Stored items
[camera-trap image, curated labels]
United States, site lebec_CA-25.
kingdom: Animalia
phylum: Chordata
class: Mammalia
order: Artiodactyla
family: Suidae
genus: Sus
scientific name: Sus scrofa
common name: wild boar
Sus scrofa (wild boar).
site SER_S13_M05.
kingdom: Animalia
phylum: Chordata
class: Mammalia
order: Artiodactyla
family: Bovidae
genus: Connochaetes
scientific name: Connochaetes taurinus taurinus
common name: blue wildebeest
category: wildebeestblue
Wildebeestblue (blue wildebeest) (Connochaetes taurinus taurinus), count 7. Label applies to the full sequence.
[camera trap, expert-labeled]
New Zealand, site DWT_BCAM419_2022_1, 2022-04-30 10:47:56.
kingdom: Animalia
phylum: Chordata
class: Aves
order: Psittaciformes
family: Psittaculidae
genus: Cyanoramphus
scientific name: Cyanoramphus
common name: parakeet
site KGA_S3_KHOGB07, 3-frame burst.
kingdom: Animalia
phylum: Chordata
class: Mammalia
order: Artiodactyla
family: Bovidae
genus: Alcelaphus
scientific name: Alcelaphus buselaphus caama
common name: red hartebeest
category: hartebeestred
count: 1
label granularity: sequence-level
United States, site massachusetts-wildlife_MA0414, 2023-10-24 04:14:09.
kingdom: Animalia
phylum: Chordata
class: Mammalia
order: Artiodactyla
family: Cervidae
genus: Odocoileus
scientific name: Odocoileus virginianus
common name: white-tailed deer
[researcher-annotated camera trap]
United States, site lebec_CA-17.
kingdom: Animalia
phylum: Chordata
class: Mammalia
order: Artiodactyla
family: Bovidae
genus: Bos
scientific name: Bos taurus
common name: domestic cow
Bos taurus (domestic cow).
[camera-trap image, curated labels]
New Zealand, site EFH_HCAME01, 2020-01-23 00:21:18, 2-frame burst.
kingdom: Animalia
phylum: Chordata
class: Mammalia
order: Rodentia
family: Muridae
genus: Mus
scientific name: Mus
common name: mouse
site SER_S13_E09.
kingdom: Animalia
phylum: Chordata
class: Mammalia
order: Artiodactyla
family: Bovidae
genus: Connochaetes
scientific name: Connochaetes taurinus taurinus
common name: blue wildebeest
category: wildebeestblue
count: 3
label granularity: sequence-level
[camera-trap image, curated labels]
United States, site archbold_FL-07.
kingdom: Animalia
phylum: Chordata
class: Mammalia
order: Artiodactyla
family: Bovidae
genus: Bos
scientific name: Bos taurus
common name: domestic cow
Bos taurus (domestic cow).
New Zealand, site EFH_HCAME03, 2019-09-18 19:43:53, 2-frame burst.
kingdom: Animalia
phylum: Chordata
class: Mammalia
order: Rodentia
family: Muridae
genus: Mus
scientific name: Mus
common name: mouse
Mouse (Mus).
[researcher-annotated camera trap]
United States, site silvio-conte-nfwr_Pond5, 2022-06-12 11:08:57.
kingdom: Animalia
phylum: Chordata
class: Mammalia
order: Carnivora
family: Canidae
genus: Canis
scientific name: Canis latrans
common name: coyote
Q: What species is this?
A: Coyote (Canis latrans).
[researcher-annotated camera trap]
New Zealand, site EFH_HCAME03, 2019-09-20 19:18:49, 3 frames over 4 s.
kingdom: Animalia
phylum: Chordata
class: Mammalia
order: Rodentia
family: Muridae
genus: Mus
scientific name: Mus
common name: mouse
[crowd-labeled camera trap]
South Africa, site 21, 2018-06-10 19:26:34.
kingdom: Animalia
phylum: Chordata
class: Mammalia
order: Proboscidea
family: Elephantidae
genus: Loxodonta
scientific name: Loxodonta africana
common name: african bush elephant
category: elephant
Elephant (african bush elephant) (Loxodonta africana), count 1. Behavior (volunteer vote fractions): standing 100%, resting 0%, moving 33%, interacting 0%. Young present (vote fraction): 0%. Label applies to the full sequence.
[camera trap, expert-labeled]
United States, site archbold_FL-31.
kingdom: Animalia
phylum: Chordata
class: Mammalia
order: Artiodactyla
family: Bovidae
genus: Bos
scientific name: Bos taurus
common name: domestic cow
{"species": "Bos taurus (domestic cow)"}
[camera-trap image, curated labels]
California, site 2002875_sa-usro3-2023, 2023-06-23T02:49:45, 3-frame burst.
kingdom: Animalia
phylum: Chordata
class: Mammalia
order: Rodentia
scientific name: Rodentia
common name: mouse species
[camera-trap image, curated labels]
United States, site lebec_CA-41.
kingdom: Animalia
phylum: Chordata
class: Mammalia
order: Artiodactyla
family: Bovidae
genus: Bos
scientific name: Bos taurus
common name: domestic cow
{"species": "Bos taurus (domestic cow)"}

▶ [EXERCISE INSTRUCTIONS] Taking the records above, retype every line from the one with "United States, site archbold_FL-07." down to the one with "common name: african bush elephant", exactly and with nothing else.

▶ [OUTPUT FOR THIS TASK]
United States, site archbold_FL-07.
kingdom: Animalia
phylum: Chordata
class: Mammalia
order: Artiodactyla
family: Bovidae
genus: Bos
scientific name: Bos taurus
common name: domestic cow
Bos taurus (domestic cow).
New Zealand, site EFH_HCAME03, 2019-09-18 19:43:53, 2-frame burst.
kingdom: Animalia
phylum: Chordata
class: Mammalia
order: Rodentia
family: Muridae
genus: Mus
scientific name: Mus
common name: mouse
Mouse (Mus).
[researcher-annotated camera trap]
United States, site silvio-conte-nfwr_Pond5, 2022-06-12 11:08:57.
kingdom: Animalia
phylum: Chordata
class: Mammalia
order: Carnivora
family: Canidae
genus: Canis
scientific name: Canis latrans
common name: coyote
Q: What species is this?
A: Coyote (Canis latrans).
[researcher-annotated camera trap]
New Zealand, site EFH_HCAME03, 2019-09-20 19:18:49, 3 frames over 4 s.
kingdom: Animalia
phylum: Chordata
class: Mammalia
order: Rodentia
family: Muridae
genus: Mus
scientific name: Mus
common name: mouse
[crowd-labeled camera trap]
South Africa, site 21, 2018-06-10 19:26:34.
kingdom: Animalia
phylum: Chordata
class: Mammalia
order: Proboscidea
family: Elephantidae
genus: Loxodonta
scientific name: Loxodonta africana
common name: african bush elephant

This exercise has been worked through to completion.